Il s’était glissé par les échelles, malgré le gardien, et il jurait qu’on avait tapé, là-bas, dans la première voie de la veine Guillaume.

— Mais nous avons déjà passé deux fois où vous dites, fit remarquer Négrel incrédule. Enfin, nous allons bien voir.

La Maheude s’était levée ; et il fallut l’empêcher de descendre. Elle attendait tout debout, au bord du puits, les regards dans les ténèbres de ce trou.

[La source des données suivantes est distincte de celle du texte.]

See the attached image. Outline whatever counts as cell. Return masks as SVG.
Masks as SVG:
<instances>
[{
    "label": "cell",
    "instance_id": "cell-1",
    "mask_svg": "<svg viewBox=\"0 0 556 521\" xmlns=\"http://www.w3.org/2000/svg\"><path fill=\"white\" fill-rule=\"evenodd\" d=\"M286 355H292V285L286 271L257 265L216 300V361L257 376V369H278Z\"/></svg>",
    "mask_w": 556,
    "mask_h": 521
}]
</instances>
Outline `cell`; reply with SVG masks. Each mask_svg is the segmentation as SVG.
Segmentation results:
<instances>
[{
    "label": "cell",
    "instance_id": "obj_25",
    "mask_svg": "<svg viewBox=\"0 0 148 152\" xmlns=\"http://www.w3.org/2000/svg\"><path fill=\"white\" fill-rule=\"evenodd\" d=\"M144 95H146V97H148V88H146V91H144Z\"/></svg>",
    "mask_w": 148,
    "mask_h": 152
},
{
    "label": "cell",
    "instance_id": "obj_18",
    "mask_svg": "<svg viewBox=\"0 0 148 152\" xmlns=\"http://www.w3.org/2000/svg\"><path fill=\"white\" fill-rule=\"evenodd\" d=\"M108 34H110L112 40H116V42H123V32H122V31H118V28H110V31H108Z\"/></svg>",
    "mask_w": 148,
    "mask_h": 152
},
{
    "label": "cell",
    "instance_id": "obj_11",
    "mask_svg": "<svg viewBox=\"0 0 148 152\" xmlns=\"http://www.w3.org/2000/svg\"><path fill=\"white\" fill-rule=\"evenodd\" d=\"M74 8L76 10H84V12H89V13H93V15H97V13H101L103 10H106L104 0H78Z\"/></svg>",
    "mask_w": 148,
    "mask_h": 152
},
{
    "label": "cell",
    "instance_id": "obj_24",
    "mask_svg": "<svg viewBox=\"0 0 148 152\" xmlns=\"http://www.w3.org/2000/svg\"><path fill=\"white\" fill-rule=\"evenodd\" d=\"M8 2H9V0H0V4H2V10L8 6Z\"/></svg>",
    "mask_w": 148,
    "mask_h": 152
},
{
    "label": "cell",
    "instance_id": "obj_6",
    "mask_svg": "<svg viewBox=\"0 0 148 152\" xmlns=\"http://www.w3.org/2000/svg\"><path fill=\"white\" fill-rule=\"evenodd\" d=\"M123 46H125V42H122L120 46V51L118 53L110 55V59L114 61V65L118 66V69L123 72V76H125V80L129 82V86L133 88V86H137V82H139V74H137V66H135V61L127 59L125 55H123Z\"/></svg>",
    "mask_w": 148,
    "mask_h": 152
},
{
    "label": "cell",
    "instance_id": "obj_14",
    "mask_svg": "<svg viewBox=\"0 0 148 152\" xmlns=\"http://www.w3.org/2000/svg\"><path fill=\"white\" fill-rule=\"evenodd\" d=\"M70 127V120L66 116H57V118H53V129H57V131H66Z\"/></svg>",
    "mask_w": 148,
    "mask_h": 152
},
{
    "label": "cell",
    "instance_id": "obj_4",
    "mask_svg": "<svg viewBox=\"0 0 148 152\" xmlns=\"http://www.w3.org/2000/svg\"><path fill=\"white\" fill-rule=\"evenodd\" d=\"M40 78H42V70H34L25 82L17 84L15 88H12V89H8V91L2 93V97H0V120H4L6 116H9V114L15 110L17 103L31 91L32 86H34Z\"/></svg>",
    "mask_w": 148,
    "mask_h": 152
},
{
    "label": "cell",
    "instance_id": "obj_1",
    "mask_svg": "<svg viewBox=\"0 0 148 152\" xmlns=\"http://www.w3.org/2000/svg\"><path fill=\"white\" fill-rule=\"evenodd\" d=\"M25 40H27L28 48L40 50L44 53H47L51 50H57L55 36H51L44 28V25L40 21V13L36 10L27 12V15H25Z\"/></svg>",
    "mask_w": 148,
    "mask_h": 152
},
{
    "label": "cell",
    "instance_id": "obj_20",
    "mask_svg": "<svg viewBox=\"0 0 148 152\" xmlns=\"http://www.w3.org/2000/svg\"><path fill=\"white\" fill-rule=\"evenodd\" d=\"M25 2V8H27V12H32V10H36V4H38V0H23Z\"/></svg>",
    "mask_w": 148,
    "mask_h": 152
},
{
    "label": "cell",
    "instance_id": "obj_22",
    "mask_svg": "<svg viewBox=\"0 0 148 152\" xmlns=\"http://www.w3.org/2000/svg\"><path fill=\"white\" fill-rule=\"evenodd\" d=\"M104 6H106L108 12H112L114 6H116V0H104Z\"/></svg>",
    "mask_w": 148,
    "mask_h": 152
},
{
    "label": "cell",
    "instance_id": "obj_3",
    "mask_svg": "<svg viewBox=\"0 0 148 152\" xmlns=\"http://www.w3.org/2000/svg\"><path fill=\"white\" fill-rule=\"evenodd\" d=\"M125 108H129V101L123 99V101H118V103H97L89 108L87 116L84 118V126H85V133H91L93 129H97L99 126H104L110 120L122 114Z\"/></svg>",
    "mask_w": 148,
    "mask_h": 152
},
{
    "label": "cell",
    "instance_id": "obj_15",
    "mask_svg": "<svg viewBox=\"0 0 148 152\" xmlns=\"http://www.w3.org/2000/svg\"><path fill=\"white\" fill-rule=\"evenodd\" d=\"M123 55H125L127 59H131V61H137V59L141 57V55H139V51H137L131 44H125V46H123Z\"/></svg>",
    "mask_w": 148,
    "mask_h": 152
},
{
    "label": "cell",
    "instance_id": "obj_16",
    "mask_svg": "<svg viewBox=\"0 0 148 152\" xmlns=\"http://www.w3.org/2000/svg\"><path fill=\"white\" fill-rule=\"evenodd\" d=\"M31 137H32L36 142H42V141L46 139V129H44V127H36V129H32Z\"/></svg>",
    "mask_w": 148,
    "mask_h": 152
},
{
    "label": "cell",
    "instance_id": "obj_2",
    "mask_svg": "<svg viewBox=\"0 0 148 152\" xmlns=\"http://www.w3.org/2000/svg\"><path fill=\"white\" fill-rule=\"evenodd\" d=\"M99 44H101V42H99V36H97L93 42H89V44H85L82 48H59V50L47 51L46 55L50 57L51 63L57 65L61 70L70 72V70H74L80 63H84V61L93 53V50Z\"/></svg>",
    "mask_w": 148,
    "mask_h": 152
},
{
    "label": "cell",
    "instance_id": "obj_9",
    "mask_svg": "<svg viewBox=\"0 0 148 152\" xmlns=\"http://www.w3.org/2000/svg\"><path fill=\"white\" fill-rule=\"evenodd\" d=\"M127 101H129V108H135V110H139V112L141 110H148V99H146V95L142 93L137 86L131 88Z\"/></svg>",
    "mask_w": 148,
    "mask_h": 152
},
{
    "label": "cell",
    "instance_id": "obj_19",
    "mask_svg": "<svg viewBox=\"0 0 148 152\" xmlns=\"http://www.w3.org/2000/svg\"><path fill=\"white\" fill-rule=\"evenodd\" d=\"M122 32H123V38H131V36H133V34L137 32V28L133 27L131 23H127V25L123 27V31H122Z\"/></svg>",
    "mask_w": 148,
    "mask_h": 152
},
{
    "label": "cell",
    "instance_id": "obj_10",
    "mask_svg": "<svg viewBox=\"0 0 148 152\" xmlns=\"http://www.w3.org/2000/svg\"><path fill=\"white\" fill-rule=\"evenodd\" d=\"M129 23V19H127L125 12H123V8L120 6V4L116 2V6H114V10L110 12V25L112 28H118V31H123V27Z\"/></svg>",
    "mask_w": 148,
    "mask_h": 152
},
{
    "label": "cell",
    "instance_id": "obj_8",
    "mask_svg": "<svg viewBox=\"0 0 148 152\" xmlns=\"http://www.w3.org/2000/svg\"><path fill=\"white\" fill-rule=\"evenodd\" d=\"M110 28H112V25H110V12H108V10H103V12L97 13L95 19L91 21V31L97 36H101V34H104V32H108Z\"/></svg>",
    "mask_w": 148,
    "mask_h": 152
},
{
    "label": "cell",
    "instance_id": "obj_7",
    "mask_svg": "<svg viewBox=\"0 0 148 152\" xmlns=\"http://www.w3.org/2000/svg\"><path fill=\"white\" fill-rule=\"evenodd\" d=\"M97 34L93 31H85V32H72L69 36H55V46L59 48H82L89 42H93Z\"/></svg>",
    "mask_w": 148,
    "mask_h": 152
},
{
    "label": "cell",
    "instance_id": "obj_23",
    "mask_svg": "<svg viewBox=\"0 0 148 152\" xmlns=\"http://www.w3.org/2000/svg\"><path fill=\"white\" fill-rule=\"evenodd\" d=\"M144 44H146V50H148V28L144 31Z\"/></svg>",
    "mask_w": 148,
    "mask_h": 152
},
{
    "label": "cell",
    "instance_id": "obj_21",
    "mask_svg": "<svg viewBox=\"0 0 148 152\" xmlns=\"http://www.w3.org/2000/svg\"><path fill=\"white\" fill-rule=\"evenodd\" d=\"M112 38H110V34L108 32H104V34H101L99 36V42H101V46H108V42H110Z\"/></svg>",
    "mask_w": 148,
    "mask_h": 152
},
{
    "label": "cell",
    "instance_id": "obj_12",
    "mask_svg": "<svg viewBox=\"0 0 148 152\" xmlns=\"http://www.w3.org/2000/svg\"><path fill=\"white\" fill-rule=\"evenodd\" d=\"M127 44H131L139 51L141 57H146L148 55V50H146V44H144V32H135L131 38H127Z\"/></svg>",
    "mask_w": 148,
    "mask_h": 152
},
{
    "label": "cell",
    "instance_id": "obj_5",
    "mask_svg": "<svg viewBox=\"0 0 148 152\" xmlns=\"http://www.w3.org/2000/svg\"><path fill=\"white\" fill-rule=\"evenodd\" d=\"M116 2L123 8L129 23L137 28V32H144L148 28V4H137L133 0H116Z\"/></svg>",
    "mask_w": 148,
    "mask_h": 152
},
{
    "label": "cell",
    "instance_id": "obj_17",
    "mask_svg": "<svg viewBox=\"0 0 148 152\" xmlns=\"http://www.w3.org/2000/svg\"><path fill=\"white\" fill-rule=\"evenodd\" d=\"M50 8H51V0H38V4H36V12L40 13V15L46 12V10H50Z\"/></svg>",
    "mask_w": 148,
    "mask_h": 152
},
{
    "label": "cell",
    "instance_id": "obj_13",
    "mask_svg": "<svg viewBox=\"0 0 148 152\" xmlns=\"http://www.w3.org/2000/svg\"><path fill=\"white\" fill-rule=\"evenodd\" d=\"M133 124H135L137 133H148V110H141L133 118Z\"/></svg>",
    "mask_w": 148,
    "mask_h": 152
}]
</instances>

En bas, Négrel tapa lui-même trois coups, largement espacés ; puis, il appliqua son oreille contre le charbon, en recommandant aux ouvriers le plus grand silence. Pas un bruit ne lui arriva, il hocha la tête : évidemment, le pauvre garçon avait rêvé. Furieux, Zacharie tapa à son tour ; et lui entendait de nouveau, ses yeux brillaient, un tremblement de joie agitait ses membres. Alors, les autres ouvriers recommencèrent l’expérience, les uns après les autres : tous s’animaient, percevaient très bien la lointaine réponse. Ce fut un étonnement pour l’ingénieur, il colla encore son oreille, finit par saisir un bruit d’une légèreté aérienne, un roulement rythmé à peine distinct, la cadence connue du rappel des mineurs, qu’ils battent contre la houille, dans le danger. La houille transmet les sons avec une limpidité de cristal, très loin. Un porion qui se trouvait là n’estimait pas à moins de cinquante mètres le bloc dont l’épaisseur les séparait des camarades. Mais il semblait qu’on pût déjà leur tendre la main, une allégresse éclatait. Négrel dut commencer à l’instant les travaux d’approche.